One of the basic problems with cultural evolution is that, unless it is heavily guided by some sort of central governing agency or a common standard like a religious text, it will inevitably produce practices which look absurd when displayed next to each other. This is possible because those practices evolve along separate pathways which don’t normally invite comparison to one other. Thus, suddenly juxtaposing them reveals not only the goofiness of those particular features of the culture but also the utter silliness of the broader neglectful habit of letting culture shape itself this way in the first place.
Allow me to exemplify.
For the average American, divorce is a simple legal remedy to a major personal problem: the unhappy marriage. Despite making a promise before God and all your friends to permanently bind yourself to this other person regardless of the future, very few people these days will think much less of you for breaking precisely this unconditional vow. So many people have done so, in fact, that being anti-divorce is beginning to seem a bit like being opposed to antibiotics. There is simply no notion in the broader culture that there is anything fundamentally wrong with this practice. Bad marriages are a kind of illness that happens to befall some unlucky folks and divorce is simply the remedy. Even Christians who might oppose it generally wouldn’t actually break fellowship with a friend for getting one, despite the fact that divorce is meant to symbolize the union of God in the Trinity and glorify Him and His permanent vows to us as His people. So that’s the current American cultural status of divorce.

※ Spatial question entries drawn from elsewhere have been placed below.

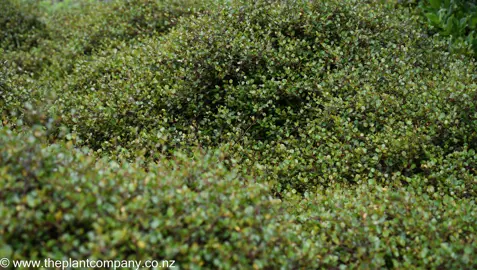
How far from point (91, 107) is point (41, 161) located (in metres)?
2.05

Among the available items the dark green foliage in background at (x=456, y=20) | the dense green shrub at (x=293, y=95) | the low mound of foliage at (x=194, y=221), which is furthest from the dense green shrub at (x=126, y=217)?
the dark green foliage in background at (x=456, y=20)

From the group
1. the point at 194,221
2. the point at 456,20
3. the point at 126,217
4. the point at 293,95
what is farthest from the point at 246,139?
the point at 456,20

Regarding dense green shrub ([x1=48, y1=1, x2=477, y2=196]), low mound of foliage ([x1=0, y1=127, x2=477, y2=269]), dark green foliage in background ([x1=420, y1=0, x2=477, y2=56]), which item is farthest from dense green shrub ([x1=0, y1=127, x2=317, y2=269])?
dark green foliage in background ([x1=420, y1=0, x2=477, y2=56])

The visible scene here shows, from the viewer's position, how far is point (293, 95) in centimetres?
501

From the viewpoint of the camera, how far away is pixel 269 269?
2961 millimetres

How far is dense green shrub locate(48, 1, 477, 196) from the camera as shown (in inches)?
173

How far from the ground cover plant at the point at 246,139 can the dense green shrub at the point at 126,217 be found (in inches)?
0.5

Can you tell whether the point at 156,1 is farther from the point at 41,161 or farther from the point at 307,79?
the point at 41,161

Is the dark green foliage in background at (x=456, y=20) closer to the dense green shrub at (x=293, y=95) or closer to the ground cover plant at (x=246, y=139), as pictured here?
the ground cover plant at (x=246, y=139)

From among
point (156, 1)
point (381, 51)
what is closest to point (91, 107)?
point (156, 1)

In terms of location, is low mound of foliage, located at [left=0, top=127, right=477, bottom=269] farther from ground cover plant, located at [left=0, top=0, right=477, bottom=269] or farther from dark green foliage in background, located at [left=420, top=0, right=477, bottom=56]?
dark green foliage in background, located at [left=420, top=0, right=477, bottom=56]

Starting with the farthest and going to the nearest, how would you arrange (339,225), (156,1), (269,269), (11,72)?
(156,1)
(11,72)
(339,225)
(269,269)

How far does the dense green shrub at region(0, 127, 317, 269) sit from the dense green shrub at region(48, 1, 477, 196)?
1.08m

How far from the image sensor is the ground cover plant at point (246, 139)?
2.88m
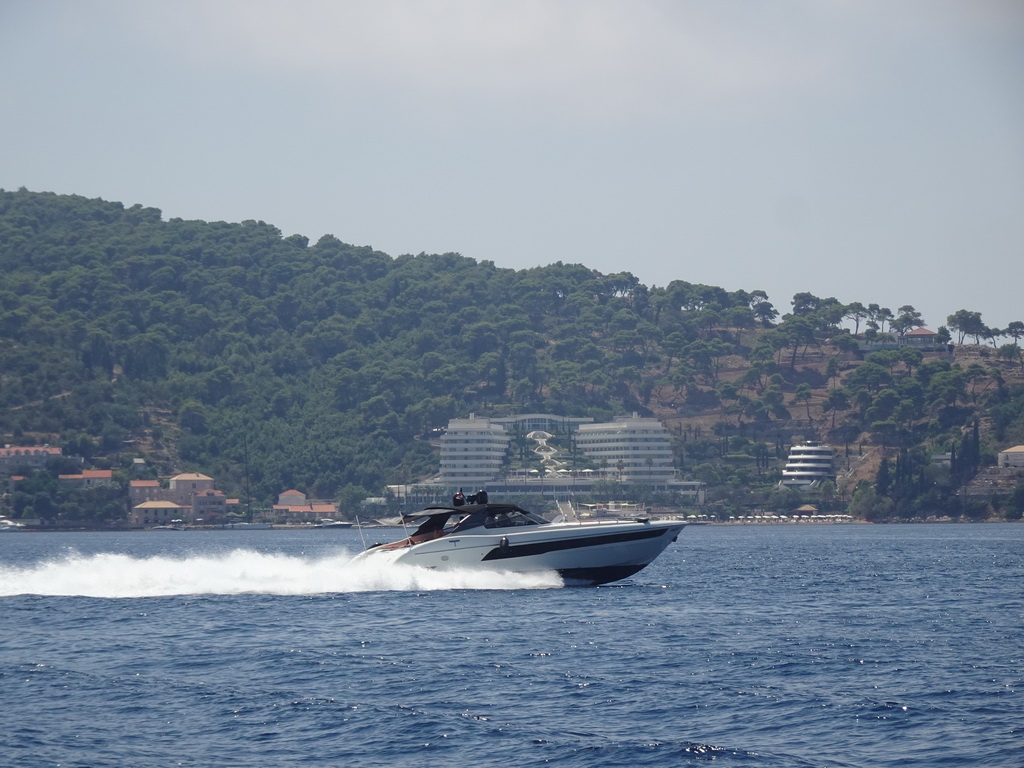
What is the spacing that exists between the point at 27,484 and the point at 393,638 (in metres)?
167

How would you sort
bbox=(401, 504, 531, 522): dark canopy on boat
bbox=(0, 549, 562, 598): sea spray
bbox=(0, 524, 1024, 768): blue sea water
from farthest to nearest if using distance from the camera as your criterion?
bbox=(0, 549, 562, 598): sea spray
bbox=(401, 504, 531, 522): dark canopy on boat
bbox=(0, 524, 1024, 768): blue sea water

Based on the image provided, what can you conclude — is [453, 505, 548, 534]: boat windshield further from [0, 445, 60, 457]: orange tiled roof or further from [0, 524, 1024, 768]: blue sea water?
[0, 445, 60, 457]: orange tiled roof

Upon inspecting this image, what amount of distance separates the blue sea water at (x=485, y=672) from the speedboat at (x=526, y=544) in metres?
0.58

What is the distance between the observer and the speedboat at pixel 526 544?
40781mm

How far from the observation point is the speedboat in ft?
134

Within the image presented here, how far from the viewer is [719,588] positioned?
45344mm

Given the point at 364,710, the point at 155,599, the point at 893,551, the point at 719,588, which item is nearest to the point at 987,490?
the point at 893,551

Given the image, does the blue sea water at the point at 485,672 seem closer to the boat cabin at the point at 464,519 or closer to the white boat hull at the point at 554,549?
the white boat hull at the point at 554,549

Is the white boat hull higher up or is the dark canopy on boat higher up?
the dark canopy on boat

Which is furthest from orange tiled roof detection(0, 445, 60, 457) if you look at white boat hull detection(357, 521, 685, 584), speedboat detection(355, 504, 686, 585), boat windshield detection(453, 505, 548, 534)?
boat windshield detection(453, 505, 548, 534)

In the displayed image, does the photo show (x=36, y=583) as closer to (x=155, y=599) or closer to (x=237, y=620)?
(x=155, y=599)

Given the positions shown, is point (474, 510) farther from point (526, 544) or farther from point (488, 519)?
point (526, 544)

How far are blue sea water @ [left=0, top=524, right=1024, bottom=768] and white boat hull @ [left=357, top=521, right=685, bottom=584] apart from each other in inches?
21.7

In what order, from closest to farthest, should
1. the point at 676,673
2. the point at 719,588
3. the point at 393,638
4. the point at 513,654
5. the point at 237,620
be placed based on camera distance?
the point at 676,673 < the point at 513,654 < the point at 393,638 < the point at 237,620 < the point at 719,588
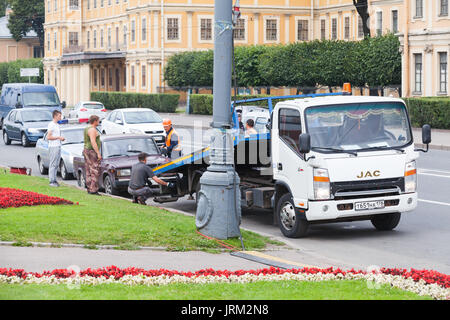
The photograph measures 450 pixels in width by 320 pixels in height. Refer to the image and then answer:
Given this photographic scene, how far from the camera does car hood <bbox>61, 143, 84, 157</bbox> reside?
24255mm

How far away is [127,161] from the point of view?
2041 centimetres

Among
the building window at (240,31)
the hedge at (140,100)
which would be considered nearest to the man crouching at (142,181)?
the hedge at (140,100)

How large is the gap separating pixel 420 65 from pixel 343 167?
3585cm

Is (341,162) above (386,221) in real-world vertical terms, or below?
above

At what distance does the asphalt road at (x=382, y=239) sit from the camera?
12.1m

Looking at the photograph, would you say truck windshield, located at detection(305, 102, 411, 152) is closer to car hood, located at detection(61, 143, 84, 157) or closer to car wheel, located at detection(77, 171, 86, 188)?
car wheel, located at detection(77, 171, 86, 188)

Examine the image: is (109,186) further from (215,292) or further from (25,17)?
(25,17)

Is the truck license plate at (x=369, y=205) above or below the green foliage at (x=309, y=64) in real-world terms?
below

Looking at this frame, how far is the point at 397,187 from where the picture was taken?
1386 cm

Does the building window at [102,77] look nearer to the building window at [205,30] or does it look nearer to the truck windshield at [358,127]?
the building window at [205,30]

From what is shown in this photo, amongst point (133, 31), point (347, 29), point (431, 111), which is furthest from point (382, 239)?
point (133, 31)

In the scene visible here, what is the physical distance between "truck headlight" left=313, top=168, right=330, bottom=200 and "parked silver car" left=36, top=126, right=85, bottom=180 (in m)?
11.6

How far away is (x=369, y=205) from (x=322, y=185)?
810 millimetres

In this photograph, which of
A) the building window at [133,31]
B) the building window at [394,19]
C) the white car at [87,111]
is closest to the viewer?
the white car at [87,111]
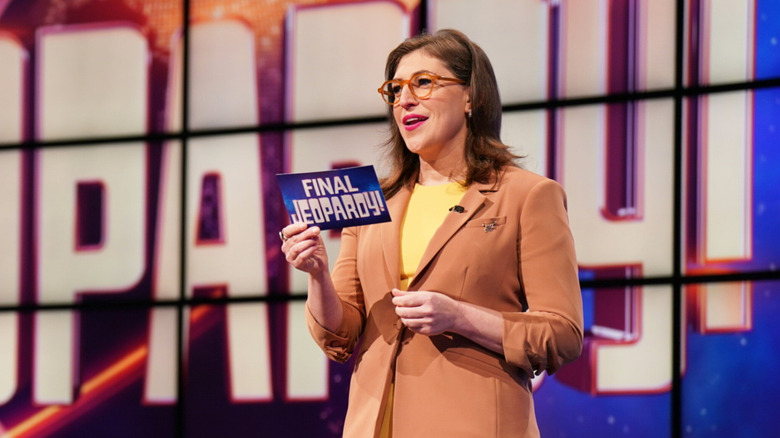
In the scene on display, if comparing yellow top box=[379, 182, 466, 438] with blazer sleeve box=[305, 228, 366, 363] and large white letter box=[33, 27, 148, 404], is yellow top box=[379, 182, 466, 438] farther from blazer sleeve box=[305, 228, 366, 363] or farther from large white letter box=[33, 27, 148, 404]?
large white letter box=[33, 27, 148, 404]

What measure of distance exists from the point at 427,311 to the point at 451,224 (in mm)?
251

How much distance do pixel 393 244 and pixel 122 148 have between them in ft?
9.37

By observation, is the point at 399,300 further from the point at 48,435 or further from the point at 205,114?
the point at 48,435

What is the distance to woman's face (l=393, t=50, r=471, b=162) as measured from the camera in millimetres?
2205

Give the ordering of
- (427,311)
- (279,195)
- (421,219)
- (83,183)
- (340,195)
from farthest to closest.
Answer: (83,183)
(279,195)
(421,219)
(340,195)
(427,311)

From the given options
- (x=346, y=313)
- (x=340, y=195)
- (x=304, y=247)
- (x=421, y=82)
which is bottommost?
(x=346, y=313)

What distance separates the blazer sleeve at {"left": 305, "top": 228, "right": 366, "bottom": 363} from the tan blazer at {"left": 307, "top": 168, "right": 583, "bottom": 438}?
0.24 ft

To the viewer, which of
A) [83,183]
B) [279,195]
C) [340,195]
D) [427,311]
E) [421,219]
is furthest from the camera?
[83,183]

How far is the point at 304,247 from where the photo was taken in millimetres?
2033

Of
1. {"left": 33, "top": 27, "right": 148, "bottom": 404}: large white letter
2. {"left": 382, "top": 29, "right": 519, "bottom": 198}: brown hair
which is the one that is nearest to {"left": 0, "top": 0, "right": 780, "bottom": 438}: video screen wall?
{"left": 33, "top": 27, "right": 148, "bottom": 404}: large white letter

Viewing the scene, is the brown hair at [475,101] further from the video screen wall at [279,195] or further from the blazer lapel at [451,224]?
the video screen wall at [279,195]

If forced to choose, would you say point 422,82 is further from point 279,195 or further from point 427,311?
point 279,195

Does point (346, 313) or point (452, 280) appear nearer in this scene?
point (452, 280)

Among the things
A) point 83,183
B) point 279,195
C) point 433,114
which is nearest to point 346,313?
point 433,114
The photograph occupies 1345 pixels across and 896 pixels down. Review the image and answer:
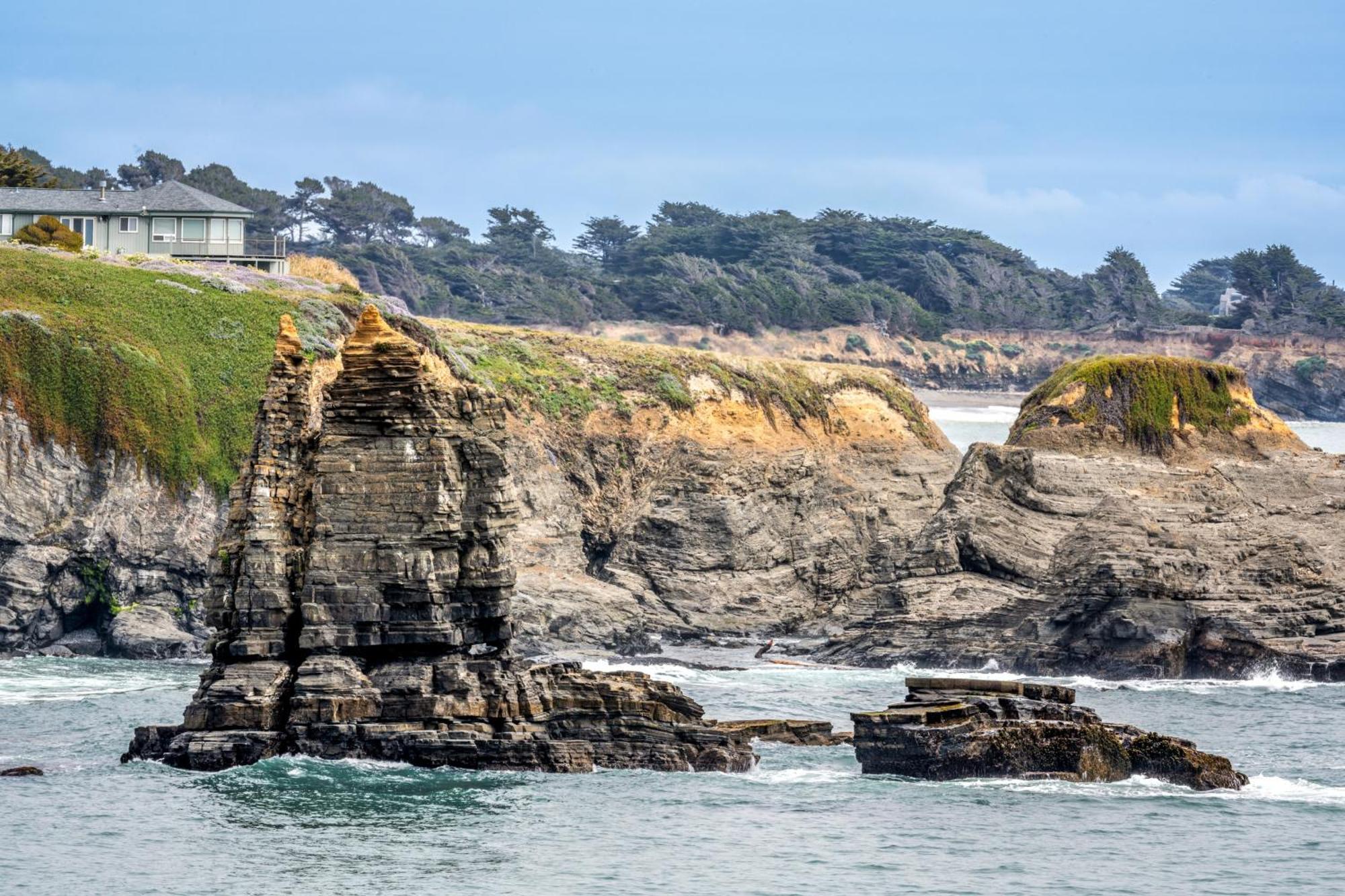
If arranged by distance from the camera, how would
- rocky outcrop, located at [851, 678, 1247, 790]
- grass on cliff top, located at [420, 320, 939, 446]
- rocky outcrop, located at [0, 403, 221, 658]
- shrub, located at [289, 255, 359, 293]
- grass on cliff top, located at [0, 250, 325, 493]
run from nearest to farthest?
rocky outcrop, located at [851, 678, 1247, 790]
rocky outcrop, located at [0, 403, 221, 658]
grass on cliff top, located at [0, 250, 325, 493]
grass on cliff top, located at [420, 320, 939, 446]
shrub, located at [289, 255, 359, 293]

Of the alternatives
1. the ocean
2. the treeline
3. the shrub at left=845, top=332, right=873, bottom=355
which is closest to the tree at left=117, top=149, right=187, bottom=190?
the treeline

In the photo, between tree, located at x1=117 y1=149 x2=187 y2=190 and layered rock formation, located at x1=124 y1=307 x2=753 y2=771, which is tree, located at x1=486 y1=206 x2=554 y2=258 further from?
layered rock formation, located at x1=124 y1=307 x2=753 y2=771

Now consider the strategic foreclosure. For most Americans, the idea of deliberately choosing to abandon a house because it is worth far less than is owed on it seems profoundly immoral, a major breach of your word. “You promised to pay, after all, and pay you should.” This despite the fact that the contract was deliberately crafted with dozens of provisos in a merely legal setting without any reference to God, family, or community at all. Moreover, this particular contract specifies a precise penalty for infidelity: loss of the asset. That is all. And there are no promises of forever or sickness and health, not to mention richer and poorer. That’s because the contract is extraordinarily conditional. And yet, somehow, the idea of radically unforeseen circumstances justifying the fracture of this merely manmade and not-even-remotely-God-instituted deal presents a crushing moral obstacle to many decent people, precisely because they are decent.
Now, clearly, one can have a vigorous discussion about both the individual merits of divorce and of strategic foreclosure. I mean only to show the surpassing absurdity of a society whose members would be so calmly accepting of divorce and so morally vexed over strategic foreclosure. It either means they worship money and not God (a possibility not to be dismissed too quickly) or else they are the victims of a culture which is in serious need of some principled reform.